Goal of the exercise
Copy all of the material below word for word, without changing anything.
==========
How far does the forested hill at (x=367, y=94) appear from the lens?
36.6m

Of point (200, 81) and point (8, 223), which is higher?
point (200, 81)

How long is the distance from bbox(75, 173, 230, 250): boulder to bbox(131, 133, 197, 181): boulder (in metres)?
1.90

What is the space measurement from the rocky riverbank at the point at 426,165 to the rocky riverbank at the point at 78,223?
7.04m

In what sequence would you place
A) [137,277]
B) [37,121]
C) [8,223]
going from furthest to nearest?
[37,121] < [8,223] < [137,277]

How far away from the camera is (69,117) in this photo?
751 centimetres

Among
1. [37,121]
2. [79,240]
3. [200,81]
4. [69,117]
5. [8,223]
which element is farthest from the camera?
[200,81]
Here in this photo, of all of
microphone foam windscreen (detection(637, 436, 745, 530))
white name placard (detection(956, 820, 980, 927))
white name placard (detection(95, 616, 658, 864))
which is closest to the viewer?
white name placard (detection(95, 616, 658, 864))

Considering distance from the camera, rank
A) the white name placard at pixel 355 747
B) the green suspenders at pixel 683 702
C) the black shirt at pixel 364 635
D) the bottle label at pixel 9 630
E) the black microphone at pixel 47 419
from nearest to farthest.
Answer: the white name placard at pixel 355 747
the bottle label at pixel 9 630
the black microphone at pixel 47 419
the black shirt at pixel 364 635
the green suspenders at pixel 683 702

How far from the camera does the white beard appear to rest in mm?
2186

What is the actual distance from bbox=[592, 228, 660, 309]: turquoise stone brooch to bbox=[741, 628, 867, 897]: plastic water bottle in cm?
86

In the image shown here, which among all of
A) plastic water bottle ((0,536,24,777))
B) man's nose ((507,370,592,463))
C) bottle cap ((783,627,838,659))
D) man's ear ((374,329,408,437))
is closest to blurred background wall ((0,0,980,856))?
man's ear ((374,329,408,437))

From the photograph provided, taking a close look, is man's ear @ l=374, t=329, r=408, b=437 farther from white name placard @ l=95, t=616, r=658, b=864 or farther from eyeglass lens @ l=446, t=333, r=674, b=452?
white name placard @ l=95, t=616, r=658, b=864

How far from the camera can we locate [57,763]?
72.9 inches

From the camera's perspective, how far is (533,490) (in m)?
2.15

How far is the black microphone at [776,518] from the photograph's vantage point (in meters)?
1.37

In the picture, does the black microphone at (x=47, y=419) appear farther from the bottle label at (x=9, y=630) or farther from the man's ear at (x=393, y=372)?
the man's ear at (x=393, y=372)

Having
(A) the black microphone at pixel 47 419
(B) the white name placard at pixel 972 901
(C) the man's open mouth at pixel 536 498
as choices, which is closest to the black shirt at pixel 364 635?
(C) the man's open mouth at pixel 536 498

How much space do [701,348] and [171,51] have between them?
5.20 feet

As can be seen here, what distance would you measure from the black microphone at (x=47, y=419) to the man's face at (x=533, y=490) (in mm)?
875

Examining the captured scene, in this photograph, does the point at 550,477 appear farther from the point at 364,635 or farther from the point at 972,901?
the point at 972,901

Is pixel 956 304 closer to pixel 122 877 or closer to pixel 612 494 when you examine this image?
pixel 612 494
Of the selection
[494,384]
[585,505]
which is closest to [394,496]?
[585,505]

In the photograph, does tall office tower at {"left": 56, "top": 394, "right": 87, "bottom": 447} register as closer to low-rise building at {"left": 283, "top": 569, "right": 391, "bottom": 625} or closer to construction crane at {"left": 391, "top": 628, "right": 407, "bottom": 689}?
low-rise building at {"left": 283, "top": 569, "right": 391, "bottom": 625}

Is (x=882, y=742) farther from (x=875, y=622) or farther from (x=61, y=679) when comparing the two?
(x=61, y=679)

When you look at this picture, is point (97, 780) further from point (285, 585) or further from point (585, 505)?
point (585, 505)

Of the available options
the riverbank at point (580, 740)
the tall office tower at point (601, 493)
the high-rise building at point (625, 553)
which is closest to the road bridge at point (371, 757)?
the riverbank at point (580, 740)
==========
Expected answer
How far does the forested hill at (x=367, y=94) appear from the lens?
36.6m

Of point (200, 81) and point (8, 223), which is higher?
point (200, 81)

How long is the distance from bbox(75, 173, 230, 250): boulder to bbox(131, 133, 197, 181): boulder (in metres)?
1.90

What is the space measurement from the rocky riverbank at the point at 426,165 to the rocky riverbank at the point at 78,223?
7.04m

In what sequence would you place
A) [137,277]
B) [37,121]
C) [8,223]
going from furthest to nearest?
[37,121] < [8,223] < [137,277]

How far away from the camera is (69,117) in this photo?
751 centimetres

Among
1. [37,121]
2. [79,240]
3. [200,81]
4. [69,117]
5. [8,223]
which element is farthest from the camera?
[200,81]
Here in this photo, of all of
microphone foam windscreen (detection(637, 436, 745, 530))
white name placard (detection(956, 820, 980, 927))
white name placard (detection(95, 616, 658, 864))
which is closest to the viewer?
white name placard (detection(95, 616, 658, 864))

Considering distance from the camera, rank
A) the white name placard at pixel 355 747
B) the green suspenders at pixel 683 702
C) the black shirt at pixel 364 635
D) the bottle label at pixel 9 630
E) the black microphone at pixel 47 419
from nearest to farthest.
Answer: the white name placard at pixel 355 747
the bottle label at pixel 9 630
the black microphone at pixel 47 419
the black shirt at pixel 364 635
the green suspenders at pixel 683 702

How far from the camera does the white beard appear to rest in mm?
2186

What is the actual distance from bbox=[592, 228, 660, 309]: turquoise stone brooch to bbox=[741, 628, 867, 897]: plastic water bottle in cm?
86

In the image shown here, which among all of
A) plastic water bottle ((0,536,24,777))
B) man's nose ((507,370,592,463))
C) bottle cap ((783,627,838,659))
D) man's ear ((374,329,408,437))
is closest to blurred background wall ((0,0,980,856))?
man's ear ((374,329,408,437))

From the photograph provided, taking a close look, is man's ear @ l=374, t=329, r=408, b=437 farther from white name placard @ l=95, t=616, r=658, b=864 or farther from eyeglass lens @ l=446, t=333, r=674, b=452?
white name placard @ l=95, t=616, r=658, b=864

How far from the camera can we locate [57,763]?
72.9 inches

From the camera's perspective, how far is (533,490) (in m)?
2.15

How far is the black microphone at [776,518] from the photograph's vantage point (in meters)?
1.37

In the picture, does the black microphone at (x=47, y=419) appear farther from the bottle label at (x=9, y=630) or farther from the man's ear at (x=393, y=372)?
the man's ear at (x=393, y=372)

Having
(A) the black microphone at pixel 47 419
(B) the white name placard at pixel 972 901
(C) the man's open mouth at pixel 536 498
as choices, which is closest to the black shirt at pixel 364 635?
(C) the man's open mouth at pixel 536 498

How much space do [701,348] and [171,51] have between them?
5.20 feet

As can be seen here, what distance would you measure from the black microphone at (x=47, y=419) to the man's face at (x=533, y=490) (in mm)?
875

Examining the captured scene, in this photograph, does the point at 550,477 appear farther from the point at 364,635 or farther from the point at 972,901?
the point at 972,901

Is pixel 956 304 closer to pixel 122 877 or closer to pixel 612 494 when you examine this image?
pixel 612 494
Of the selection
[494,384]
[585,505]
which is closest to [394,496]?
[585,505]

In the photograph, does tall office tower at {"left": 56, "top": 394, "right": 87, "bottom": 447} register as closer to low-rise building at {"left": 283, "top": 569, "right": 391, "bottom": 625} or closer to construction crane at {"left": 391, "top": 628, "right": 407, "bottom": 689}?
low-rise building at {"left": 283, "top": 569, "right": 391, "bottom": 625}

Is (x=882, y=742) farther from (x=875, y=622) or farther from (x=61, y=679) when comparing the two?
(x=61, y=679)

When you look at this picture, is point (97, 780) further from point (285, 585) or further from point (585, 505)?
point (585, 505)

Of the available options
the riverbank at point (580, 740)
the tall office tower at point (601, 493)
the high-rise building at point (625, 553)
which is closest to the road bridge at point (371, 757)?
the riverbank at point (580, 740)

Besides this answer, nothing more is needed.